The pantomime police coup to try to humiliate Sinn Féin in its Stormont offices and thereby undermine its rapidly-growing reputation as the only worthwhile political movement for solving ALL of Ireland's problems, Protestant and Catholic alike, North and South alike, - was made urgent by the Trimble Unionist upheaval ordering the First Minister to quit office by January to wreck the GFA because it is leading relentlessly towards Ireland's reunification and the burying forever of British colonial supremacism in the North, (exactly as it was meant to do, as the EPSR alone has consistently explained, grasping the colossal defeat that British imperialism has suffered in modern times, both internationally, and specifically in Ireland at the hands of the revolutionary guerrilla-war national-liberation struggle).

The ludicrous political shallowness of New Labour has repeatedly permitted these colonial minded stunts to disrupt the GFA in reaction's never-ending efforts to re-fight the already lost battles and insist that "terrorists" should never have been caved in to in the first place, and least of all should they be allowed into government.

But the stunts have not worked before, and they will not work this time over the longer term. To stop Sinn Féin remaining a force in government and becoming an ever-growing influence throughout Ireland, taking it steadily on its way to reunification, a new colonial war would have to be launched by Britain.

In today's hysterical international warmongering climate produced by Western monopoly imperialism's insoluble economic crisis and imminent collapse, such a total change of direction by the British Establishment over Ireland, effectively recolonising the place, could not be ruled as utterly impossible (as the EPSR has also always explained).

But it is hardly likely. It would not be the smartest way to play warmongering stooge for US imperialist blitzkrieg and recolonisation tyranny throughout the Middle East and beyond (see previous discussion), with the colossal manpower and achievement difficulties that will present, - and at the same time have half the British armed force tied up again fighting an unwinnable colonial war against national-liberation struggle in Ireland.

Interestingly, the stupidity of this threatened return-to-war destruction of the GFA by banning Sinn Féin (as all shades of official political Unionism now demand) is being openly challenge at last, and in the capitalist press, by other bourgeois voices from the British colonial 'Northern Ireland' tradition, who are loudly telling Trimble & Co not to be so stupid, including professors from Queens and Ulster Universities, plus even a Unionist Assemblyman (in that order, below), plus other capitalist press voices from normally viciously anti-SF and anti-revolutionary quarters. (EPSR No1156 15-10-02)

Yet more shennanigans (to use an appropriate Irish word) spun all this out even further with the last-ditch childishness of suspending the power sharing arrangements, with yet more allegations (of the IRA really being just "criminals" (bank thieves on one occasion, thugs on another, drug runners on another) all to sustain a pretence that Sinn Féin was being forced to back down and was the side allegedly eating humble pie and finally "accepting the authority of the police" before the Good Friday Agreement was effectively restored at the end of 2006 via the St Andrews Agreeement.

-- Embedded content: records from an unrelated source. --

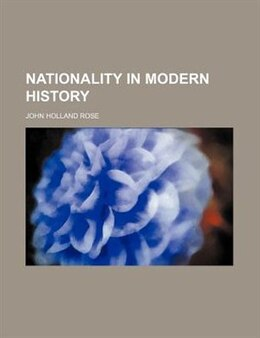 Book Nationality in Modern History by John Holland Rose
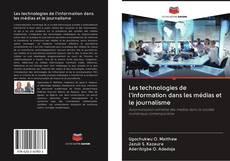 Bookcover of Les technologies de l'information dans les médias et le journalisme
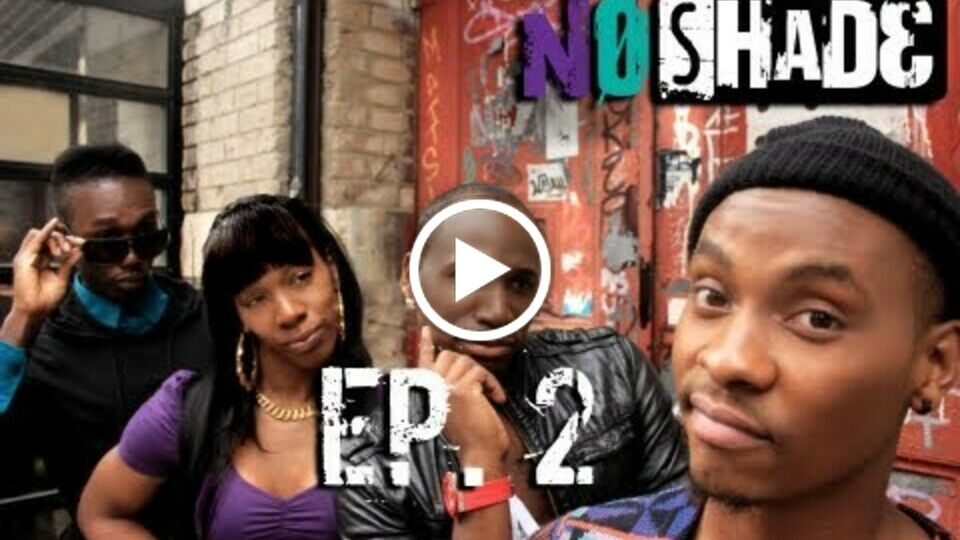 No Shade - Ep. 2 - When Opportunity Knocks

But the military were being withdrawn, (again at a snail's pace of keeping them confined to barracks) and the overt MI6 and MI5 security presence ended, with control of policing devolved to Stormont, jointly overseen by Sinn Féin and the colonialist "loyalists". It was a once inconceivable notion for the republicans to oversee the police and is a critical aspect of the transfer of the state to Ireland. The police, and authority over it, are what Marxism has long understood to be a core aspect of the bourgeois state and its power, the bodies of armed men that mediate the class struggle, and where it is imposed, colonialist power (see Lenin State and Revolution).

The PSNI is still is a long way from the neutral force it is notionally declared to be (not even adopting many of the Patten recommendations made as part of the British pullout) completely eradicating all the remnants of the old arrogance and bias its ranks, as various sectarian incidents documented month by month in the An Phoblacht republican paper still show.

But it is not either the old RUC, completely dominated and controlled by an ascendant colonialism.

Typical of the continiung battles facing the republicans as reported in the bourgeois press:

Northern Ireland's Sinn Féin deputy first minister has criticised the handling of a police investigation into murdered Catholic policeman Ronan Kerr.

Martin McGuinness hit out at the arrest of a 22-year-old Coalisland man whom he described as "completely innocent". McGuinness said the man's arrest in the County Tyrone town had caused anger in the community.

His remarks are bound to put him at odds with Peter Robinson, the Democratic Unionist first minister of Northern Ireland. Robinson and the DUP's key demand for Sinn Féin's entry into power-sharing government back in 2006 was that the republican party fully support policing and the judicial system in Northern Ireland.

The 22-year-old was part one of five men detained under the Terrorism Act earlier this week although all have since been released. A 23-year-old woman remains in custody and is being questioned by detectives at the Police Service of Northern Ireland's (PSNI) serious crimes suite in Antrim.

McGuinness said the 22-year-old was had been taken from his home in the "full blaze of publicity" but the PSNI said they had a duty to carry out their inquiries.

"This was according to the police a major operation, it was described as such by the media and there was extensive media attention placed on homes and on business premises," the deputy first minister said.

"From speaking to the family of the young man and the local community, it is obvious to me that we are dealing with a situation where a young man who was completely innocent, and who was in fact, in the USA at the time of the killing of Ronan Kerr."

The Sinn Féin MP for Mid Ulster said it was very important within nationalist and republican communities that innocent people and people who are clearly seen to be innocent "should not be arrested in this fashion".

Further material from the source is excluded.